Stephen King non ha mai gradito Shining, la pellicola diretta da Stanley Kubrick nel 1980 e ispirata al suo omonimo romanzo. Gran parte dei cinefili di tutto il mondo lo considera un vero e proprio capolavoro, un’opera fondamentale per quanto riguarda il genere horror (e non solo), ma non lui. Il motivo? Le molte differenze tra la storia del film e quella del libro. Una cosa che l’autore sottolineò ai tempi dell’uscita del film, ottenendo come risposta dal regista che anche il romanzo “non era poi un gran capolavoro”.
Il tempo non ha assolutamente placato questo malumore e, durante una recente intervista per Rolling Stone, King è tornato a parlare della questione, sottolineando tutto ciò che non va nell’opera di Kubrick:
Il libro è caldo, mentre il film è freddo.

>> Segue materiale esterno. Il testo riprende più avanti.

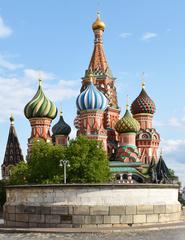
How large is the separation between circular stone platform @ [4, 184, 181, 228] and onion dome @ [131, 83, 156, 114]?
38.7m

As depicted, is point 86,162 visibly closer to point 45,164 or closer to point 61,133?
point 45,164

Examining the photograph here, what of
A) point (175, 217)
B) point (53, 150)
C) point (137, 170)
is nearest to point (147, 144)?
point (137, 170)

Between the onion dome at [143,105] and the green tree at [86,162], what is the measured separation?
22679mm

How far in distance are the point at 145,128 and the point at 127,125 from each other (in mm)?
5094

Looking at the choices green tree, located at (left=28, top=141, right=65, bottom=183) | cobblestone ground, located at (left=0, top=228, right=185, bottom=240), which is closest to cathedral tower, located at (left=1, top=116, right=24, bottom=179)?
green tree, located at (left=28, top=141, right=65, bottom=183)

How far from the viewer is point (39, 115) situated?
57219mm

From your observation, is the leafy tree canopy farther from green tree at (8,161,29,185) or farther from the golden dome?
the golden dome

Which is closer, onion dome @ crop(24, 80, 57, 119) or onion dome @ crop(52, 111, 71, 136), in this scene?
onion dome @ crop(24, 80, 57, 119)

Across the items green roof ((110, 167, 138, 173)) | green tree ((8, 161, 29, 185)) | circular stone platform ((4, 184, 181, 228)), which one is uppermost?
green roof ((110, 167, 138, 173))

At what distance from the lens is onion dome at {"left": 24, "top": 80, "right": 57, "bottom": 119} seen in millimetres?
57188

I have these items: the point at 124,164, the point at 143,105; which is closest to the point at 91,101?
the point at 124,164

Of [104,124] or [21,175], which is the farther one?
[104,124]

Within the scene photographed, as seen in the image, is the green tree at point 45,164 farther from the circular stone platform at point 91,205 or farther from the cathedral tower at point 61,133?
the cathedral tower at point 61,133

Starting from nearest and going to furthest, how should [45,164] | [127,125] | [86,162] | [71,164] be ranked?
[71,164] → [86,162] → [45,164] → [127,125]
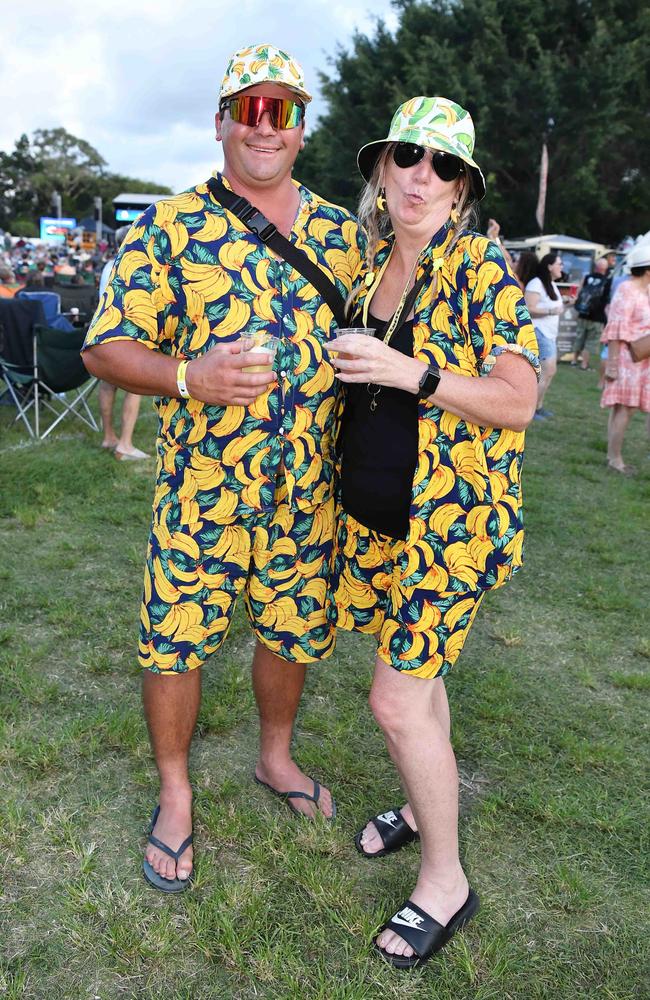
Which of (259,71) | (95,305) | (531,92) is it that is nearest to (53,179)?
(531,92)

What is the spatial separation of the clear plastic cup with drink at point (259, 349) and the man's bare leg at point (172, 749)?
980 mm

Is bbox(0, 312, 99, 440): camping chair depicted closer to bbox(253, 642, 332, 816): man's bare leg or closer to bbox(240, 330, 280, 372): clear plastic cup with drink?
bbox(253, 642, 332, 816): man's bare leg

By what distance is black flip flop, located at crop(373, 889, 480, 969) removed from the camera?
82.9 inches

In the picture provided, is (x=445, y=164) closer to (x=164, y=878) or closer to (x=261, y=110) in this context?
(x=261, y=110)

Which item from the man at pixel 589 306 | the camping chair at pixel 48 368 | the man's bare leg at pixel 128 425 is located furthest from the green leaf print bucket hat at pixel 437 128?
the man at pixel 589 306

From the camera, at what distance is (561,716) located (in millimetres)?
3350

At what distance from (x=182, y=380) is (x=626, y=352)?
235 inches

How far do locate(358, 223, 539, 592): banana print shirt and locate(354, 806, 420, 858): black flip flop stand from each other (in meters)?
0.98

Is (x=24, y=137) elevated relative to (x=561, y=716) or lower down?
elevated

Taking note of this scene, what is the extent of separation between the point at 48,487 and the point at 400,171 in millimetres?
4554

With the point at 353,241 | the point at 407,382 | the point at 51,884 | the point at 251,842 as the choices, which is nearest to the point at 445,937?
the point at 251,842

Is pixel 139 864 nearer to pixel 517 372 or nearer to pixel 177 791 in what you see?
pixel 177 791

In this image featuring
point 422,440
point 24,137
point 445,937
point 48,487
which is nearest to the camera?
point 422,440

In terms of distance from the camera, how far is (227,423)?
218cm
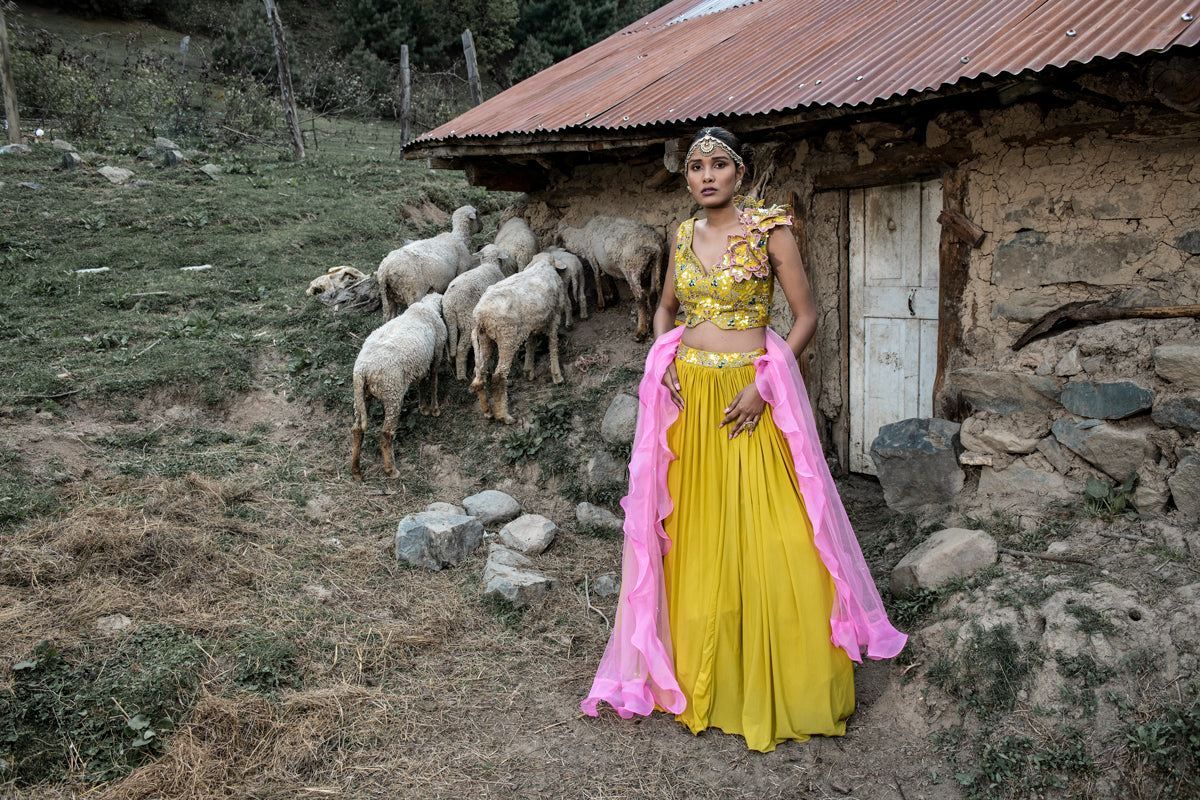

Il libro finisce con il fuoco, mentre il film finisce con il ghiaccio. Nel libro c’è una parentesi dove vediamo quest’uomo, Jack Torrance, che cerca di essere un bravo ragazzo, e poco alla volta raggiunge la follia. Quando ho visto il film il mio personale pensiero è stato che lui fosse pazzo dalla prima scena. Al tempo ho dovuto tenere la bocca chiusa. Era uno screening e Nicholson era presente. Ma ho sempre pensato a me ogni volta che lo vedevo sullo schermo: “Oh, io conosco quest’uomo. L’ho visto in cinque film sulle motociclette, dove interpreta lo stesso ruolo”. Poi è così misogino. Voglio dire, Wendy Torrance ci viene presentata come una misera figura urlante. Ma è una mia questione.
Stephen King non ha colto anche l’occasione per parlare di Room 237, il documentario che cerca di far luce sulle molteplici chiavi di lettura presenti nel film di Kubrick, dimostrandosi anche in questo caso particolarmente critico:
Ne ho visto circa metà, ma ad un certo punto ho perso la pazienza e ho dovuto toglierlo. Non ho mai avuto pazienza per le stronzate accademiche. Come dice Dylan: “Se dai alle persone un bel po’ ci forchette e coltelli, finiranno per tagliare qualcosa”. Ed è proprio quello che succede in quel film.